I do believe that there is value in exposing the HLC transaction timestamp in addition to the current timestamps that are exposed. For example this new function could be called commit_timestamp() which returns the HLC transaction timestamp. Another option would be to change the functionality of the current transaction_timestamp to return the HLC transaction timestamp, however doing this may be confusing for users migrating from PostgreSQL.

Doing this would allow the use case that I mentioned above to but also other use cases. For example, if you have a schema with an foo column (or any timestamp column), assigning commit_timestamp() to foo will always insure that the values that are stored in the foo column (using commit_timestamp()) will always be monotonically increasing for a given row.

I also do not believe that the alternative provided above (ie. use a single row that maintains the last current timestamp observed) is reasonable since it essentially limits the concurrency of the system.

I would definitely be happy and willing to contribute code, documentation updates, etc. to introduce such functionality.

Hi Trevor,

You raise a very good point, the documentation is misleading on this issue. I also thought those two uses of the phrase “transaction timestamp” referred to the same thing when I first read through these docs. I’ve gone ahead and opened an issue to fix the documentation for that built-in:

Regarding your second point, there is a (currently undocumented) built-in called cluster_logical_timestamp(), which is precisely your suggested commit_timestamp() function. Using that correctly is subtle and requires significant care to be taken around the internals of CockroachDB, specifically the timestamp cache. One major concern is exactly the (reasonable, yet incorrect) assumption you made: that the values “will always be monotonically increasing”. The cluster_logical_timestamp() does not guarantee that in the general case.

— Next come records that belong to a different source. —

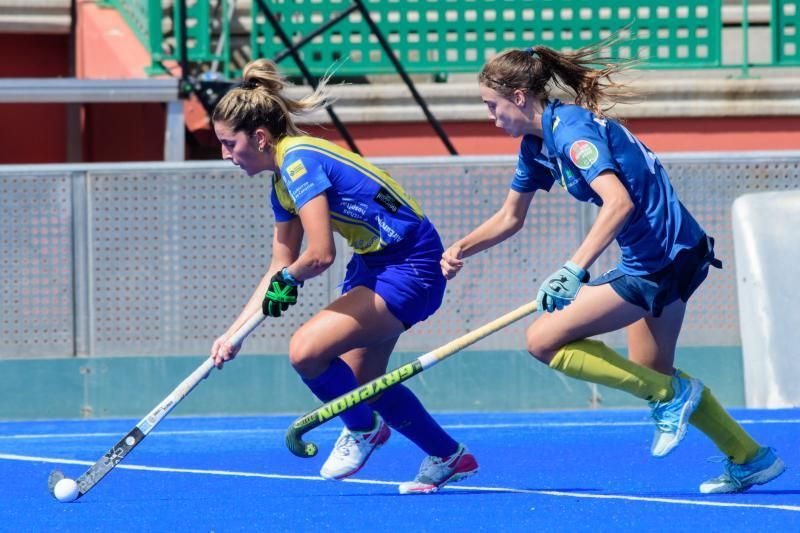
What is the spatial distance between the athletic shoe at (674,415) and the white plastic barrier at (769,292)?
3.44 metres

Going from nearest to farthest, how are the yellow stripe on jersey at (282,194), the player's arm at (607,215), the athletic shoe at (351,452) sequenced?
the player's arm at (607,215)
the yellow stripe on jersey at (282,194)
the athletic shoe at (351,452)

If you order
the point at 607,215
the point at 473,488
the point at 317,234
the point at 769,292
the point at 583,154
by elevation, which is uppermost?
the point at 583,154

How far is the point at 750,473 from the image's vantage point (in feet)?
17.3

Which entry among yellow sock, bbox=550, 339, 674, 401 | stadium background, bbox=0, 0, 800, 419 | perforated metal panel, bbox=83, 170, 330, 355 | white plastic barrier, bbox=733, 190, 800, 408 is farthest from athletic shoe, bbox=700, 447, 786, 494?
perforated metal panel, bbox=83, 170, 330, 355

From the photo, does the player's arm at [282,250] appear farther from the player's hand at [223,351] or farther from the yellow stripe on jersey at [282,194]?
the player's hand at [223,351]

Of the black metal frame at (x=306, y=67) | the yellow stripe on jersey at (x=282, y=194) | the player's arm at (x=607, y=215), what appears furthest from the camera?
the black metal frame at (x=306, y=67)

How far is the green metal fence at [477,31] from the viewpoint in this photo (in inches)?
432

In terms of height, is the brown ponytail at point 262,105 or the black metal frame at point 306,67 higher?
the brown ponytail at point 262,105

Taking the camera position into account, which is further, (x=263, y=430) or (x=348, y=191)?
(x=263, y=430)

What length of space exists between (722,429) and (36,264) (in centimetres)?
500

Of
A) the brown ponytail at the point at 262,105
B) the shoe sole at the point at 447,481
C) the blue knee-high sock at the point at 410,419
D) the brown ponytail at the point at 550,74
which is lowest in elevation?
the shoe sole at the point at 447,481

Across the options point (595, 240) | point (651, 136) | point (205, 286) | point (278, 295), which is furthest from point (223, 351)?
point (651, 136)

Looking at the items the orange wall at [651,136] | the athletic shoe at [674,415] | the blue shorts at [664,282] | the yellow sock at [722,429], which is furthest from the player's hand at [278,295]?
the orange wall at [651,136]

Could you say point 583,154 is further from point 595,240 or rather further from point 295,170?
point 295,170
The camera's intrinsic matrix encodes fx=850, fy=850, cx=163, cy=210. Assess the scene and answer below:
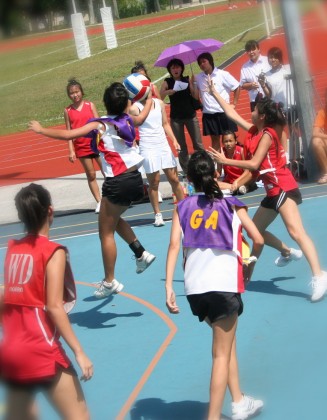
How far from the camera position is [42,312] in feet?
12.2

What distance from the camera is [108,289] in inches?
299

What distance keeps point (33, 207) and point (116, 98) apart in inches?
129

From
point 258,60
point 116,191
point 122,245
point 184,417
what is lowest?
point 184,417

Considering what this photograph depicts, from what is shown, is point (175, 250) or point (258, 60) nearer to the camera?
point (175, 250)

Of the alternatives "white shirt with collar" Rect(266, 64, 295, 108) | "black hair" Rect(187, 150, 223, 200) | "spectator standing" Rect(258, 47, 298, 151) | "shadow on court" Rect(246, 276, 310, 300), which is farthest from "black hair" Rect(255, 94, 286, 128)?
"white shirt with collar" Rect(266, 64, 295, 108)

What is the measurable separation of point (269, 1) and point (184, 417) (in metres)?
3.87

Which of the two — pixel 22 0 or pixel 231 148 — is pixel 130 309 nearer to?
pixel 231 148

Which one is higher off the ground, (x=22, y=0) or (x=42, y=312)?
(x=22, y=0)

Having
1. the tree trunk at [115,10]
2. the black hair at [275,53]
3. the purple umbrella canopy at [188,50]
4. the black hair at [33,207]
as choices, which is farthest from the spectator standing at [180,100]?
the tree trunk at [115,10]

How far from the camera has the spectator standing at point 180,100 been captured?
40.4ft

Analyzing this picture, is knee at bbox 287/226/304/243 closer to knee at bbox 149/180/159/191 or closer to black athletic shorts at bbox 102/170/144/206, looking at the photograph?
black athletic shorts at bbox 102/170/144/206

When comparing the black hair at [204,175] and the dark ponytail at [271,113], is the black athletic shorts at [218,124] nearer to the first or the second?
the dark ponytail at [271,113]

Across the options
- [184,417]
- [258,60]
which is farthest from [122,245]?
[184,417]

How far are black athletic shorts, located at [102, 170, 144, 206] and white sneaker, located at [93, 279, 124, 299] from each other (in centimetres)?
77
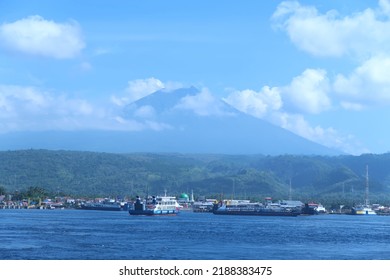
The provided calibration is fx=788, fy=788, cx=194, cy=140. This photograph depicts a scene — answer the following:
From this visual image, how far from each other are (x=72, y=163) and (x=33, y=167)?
6815 millimetres

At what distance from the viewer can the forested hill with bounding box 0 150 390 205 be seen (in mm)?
101188

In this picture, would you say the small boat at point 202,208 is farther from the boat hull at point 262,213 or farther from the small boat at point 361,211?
the small boat at point 361,211

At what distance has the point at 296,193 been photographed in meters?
108

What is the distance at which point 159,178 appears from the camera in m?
109

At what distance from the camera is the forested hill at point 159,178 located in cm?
10119

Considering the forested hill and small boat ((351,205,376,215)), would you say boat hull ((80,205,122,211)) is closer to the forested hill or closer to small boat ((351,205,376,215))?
small boat ((351,205,376,215))

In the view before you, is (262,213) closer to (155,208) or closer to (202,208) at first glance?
(155,208)

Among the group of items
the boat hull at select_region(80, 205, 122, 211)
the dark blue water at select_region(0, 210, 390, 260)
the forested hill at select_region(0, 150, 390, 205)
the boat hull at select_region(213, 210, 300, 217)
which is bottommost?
the dark blue water at select_region(0, 210, 390, 260)

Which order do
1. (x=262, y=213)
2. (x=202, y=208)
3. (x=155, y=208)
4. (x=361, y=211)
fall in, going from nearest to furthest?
(x=155, y=208) < (x=262, y=213) < (x=361, y=211) < (x=202, y=208)

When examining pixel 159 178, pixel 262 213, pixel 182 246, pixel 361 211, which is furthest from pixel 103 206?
pixel 182 246

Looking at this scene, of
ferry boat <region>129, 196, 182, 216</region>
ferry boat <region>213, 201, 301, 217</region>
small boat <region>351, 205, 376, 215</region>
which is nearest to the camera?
ferry boat <region>129, 196, 182, 216</region>

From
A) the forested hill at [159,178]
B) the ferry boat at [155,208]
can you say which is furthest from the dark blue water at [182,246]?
the forested hill at [159,178]

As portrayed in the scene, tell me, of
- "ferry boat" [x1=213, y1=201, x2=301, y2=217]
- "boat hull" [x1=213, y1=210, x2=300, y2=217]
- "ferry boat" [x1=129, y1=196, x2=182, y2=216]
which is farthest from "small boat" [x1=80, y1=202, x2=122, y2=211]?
"boat hull" [x1=213, y1=210, x2=300, y2=217]
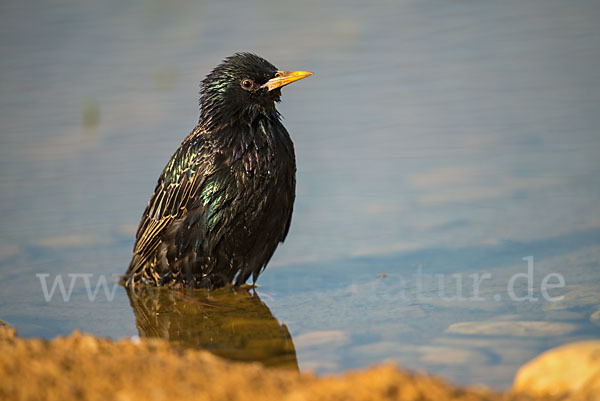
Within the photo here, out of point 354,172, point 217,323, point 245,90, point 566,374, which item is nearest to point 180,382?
point 566,374

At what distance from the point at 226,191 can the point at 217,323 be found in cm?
85

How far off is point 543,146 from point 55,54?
6697mm

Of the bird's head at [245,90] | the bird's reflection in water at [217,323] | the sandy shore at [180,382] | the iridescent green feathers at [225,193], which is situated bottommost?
the bird's reflection in water at [217,323]

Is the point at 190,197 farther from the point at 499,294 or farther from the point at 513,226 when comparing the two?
the point at 513,226

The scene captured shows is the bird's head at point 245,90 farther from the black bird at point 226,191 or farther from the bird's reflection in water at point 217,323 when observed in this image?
the bird's reflection in water at point 217,323

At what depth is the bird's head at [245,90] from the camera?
6141mm

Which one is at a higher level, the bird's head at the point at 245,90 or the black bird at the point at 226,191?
the bird's head at the point at 245,90

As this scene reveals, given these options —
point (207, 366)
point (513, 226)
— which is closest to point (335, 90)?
point (513, 226)

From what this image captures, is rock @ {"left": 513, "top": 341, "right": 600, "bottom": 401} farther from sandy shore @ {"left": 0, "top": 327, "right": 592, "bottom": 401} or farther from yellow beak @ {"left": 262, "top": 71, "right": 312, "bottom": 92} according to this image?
yellow beak @ {"left": 262, "top": 71, "right": 312, "bottom": 92}

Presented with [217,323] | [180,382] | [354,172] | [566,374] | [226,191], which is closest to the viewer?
[180,382]

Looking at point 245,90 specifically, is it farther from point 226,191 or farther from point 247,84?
point 226,191

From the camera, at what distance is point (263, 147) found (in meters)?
5.99

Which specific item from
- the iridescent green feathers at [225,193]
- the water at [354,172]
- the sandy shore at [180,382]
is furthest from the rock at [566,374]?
the iridescent green feathers at [225,193]

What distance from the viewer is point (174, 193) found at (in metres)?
6.21
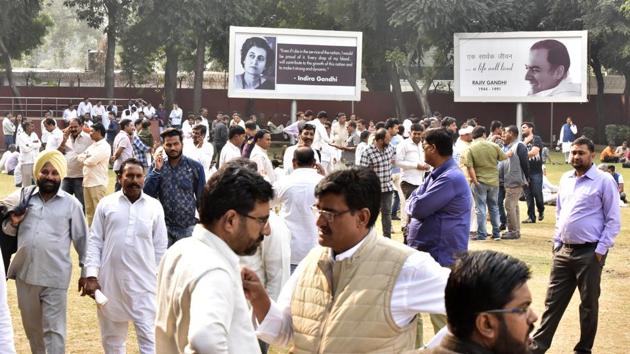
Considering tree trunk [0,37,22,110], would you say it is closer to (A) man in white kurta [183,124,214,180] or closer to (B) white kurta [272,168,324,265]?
(A) man in white kurta [183,124,214,180]

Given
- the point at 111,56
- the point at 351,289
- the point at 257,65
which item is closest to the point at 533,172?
the point at 351,289

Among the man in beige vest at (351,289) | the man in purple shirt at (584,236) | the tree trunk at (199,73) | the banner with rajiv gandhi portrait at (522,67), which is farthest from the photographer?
the tree trunk at (199,73)

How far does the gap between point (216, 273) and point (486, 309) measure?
1.04 metres

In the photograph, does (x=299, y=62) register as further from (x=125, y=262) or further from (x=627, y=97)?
(x=125, y=262)

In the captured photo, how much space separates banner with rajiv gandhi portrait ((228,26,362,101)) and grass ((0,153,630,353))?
53.0 feet

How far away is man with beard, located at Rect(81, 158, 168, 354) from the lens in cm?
770

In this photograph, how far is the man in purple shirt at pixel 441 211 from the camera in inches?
315

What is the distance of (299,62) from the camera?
109 feet

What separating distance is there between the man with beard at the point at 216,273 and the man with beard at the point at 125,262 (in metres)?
3.78

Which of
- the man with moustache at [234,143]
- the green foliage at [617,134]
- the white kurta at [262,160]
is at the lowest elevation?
the white kurta at [262,160]

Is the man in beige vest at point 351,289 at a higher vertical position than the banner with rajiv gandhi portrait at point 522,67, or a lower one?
lower

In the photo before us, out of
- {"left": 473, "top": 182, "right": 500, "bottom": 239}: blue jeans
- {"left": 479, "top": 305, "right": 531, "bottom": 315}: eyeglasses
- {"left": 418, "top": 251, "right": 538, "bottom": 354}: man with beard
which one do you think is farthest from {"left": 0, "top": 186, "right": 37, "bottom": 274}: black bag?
{"left": 473, "top": 182, "right": 500, "bottom": 239}: blue jeans

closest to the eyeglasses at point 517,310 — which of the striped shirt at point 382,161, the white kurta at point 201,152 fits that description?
the white kurta at point 201,152

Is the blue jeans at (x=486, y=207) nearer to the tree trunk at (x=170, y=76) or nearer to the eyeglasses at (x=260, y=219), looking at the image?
the eyeglasses at (x=260, y=219)
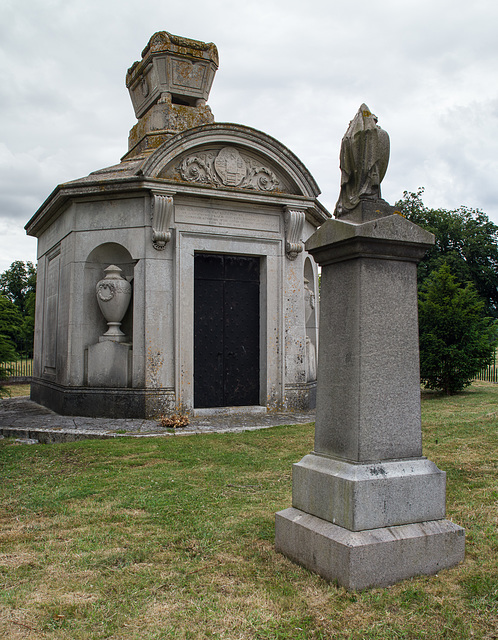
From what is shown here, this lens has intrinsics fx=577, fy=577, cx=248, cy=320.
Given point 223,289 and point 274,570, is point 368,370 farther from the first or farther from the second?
point 223,289

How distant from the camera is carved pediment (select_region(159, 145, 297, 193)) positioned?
10984 millimetres

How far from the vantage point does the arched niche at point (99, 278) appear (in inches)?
439

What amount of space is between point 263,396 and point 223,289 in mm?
2286

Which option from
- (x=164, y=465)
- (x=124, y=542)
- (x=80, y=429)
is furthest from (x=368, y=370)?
(x=80, y=429)

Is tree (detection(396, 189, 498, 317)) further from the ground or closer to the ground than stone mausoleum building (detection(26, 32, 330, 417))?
further from the ground

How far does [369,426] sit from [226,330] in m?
7.86

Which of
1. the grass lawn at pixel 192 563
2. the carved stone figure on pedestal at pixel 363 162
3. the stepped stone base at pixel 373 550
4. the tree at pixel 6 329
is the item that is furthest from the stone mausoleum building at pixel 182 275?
the stepped stone base at pixel 373 550

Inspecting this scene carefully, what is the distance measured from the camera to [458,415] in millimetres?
10297

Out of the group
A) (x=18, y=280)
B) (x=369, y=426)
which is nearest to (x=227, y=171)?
(x=369, y=426)

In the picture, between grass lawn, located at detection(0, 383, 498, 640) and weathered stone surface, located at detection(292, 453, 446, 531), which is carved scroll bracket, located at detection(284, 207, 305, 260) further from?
weathered stone surface, located at detection(292, 453, 446, 531)

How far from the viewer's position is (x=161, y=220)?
10.7 meters

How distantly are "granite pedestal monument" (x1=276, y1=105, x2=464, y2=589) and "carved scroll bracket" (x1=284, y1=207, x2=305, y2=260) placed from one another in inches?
293

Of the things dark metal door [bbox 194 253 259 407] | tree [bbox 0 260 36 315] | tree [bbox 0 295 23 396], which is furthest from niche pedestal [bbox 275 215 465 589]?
tree [bbox 0 260 36 315]

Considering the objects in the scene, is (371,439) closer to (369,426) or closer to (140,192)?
(369,426)
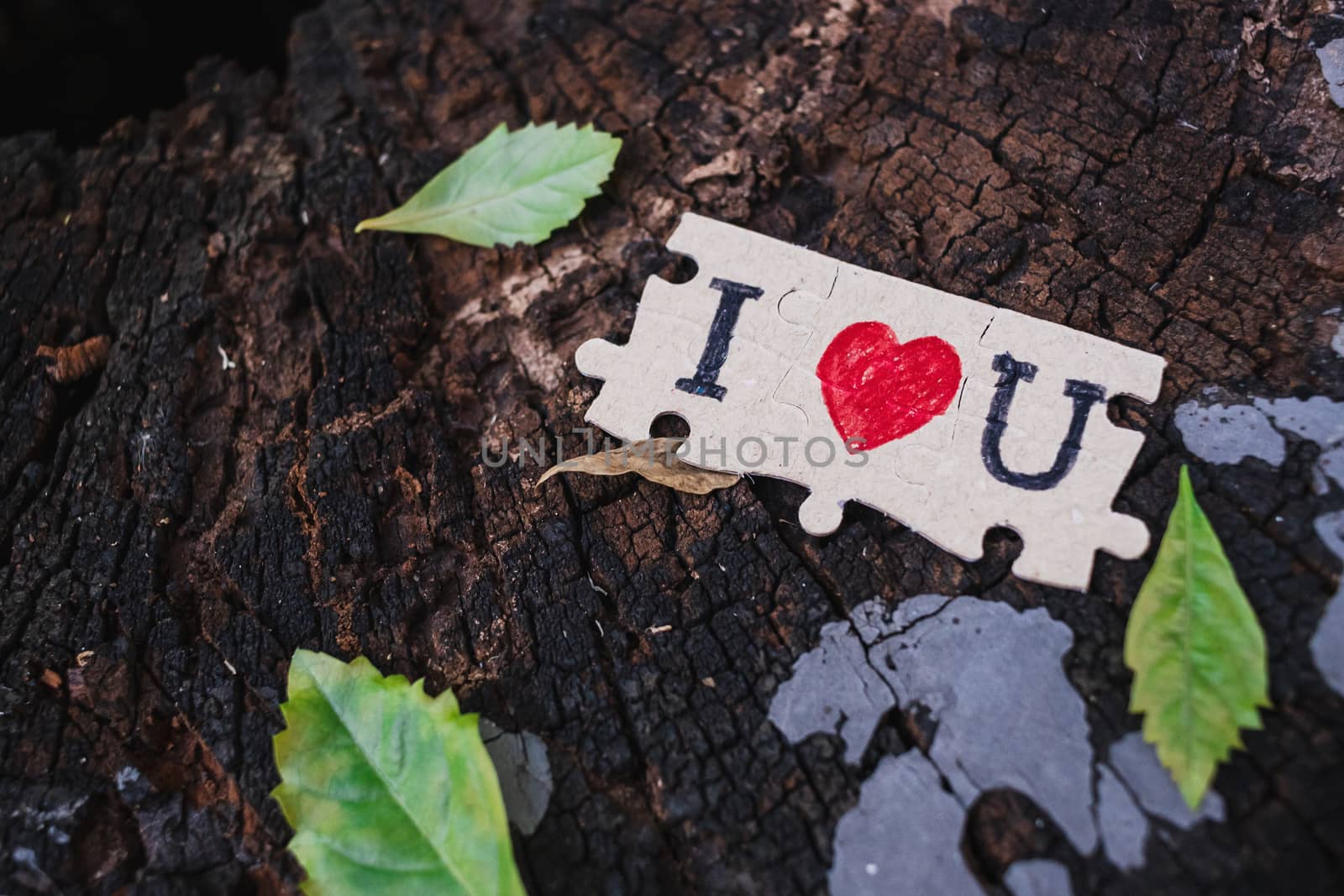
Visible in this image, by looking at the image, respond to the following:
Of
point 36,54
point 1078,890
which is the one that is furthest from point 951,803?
point 36,54

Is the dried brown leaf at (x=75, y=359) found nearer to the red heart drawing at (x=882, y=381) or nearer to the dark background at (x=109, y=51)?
the dark background at (x=109, y=51)

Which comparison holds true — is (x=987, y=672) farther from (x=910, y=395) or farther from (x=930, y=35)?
(x=930, y=35)

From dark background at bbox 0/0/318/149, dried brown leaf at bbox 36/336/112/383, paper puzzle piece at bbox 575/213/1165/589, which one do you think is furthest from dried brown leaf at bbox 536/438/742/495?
dark background at bbox 0/0/318/149

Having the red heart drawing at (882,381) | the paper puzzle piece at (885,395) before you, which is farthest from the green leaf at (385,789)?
the red heart drawing at (882,381)

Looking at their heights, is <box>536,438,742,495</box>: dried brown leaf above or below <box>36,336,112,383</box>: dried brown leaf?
above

This is what we spent all that time yesterday debating – there may be a way to meet your requirement, but it’s not necessarily as simple as replacing use of transaction_timestamp with cluster_logical_timestamp. For one thing, there is disagreement as to how an index on your updated_at column would interact with the updates to the timestamp cache based on the sync queries (it might introduce correctness issues), and there’s a question about how (or if) we could make this strategy face less contention than the one recommended above. In the end we couldn’t come up with a solution that I was 100% confident reporting to you as safe to use.

That being said, I’ve opened an issue to discuss documenting the cluster_logical_timestamp() built-in: We may not end up doing it, but at least that will give us an opportunity to have the discussion publicly about why or why not we make that decision.

Thanks for your detailed and thoughtful conversation here. Please do feel welcome to contribute to the discussion on the two issues I linked, and if you’d like to contribute to the documentation I’d be happy to point you in the right direction.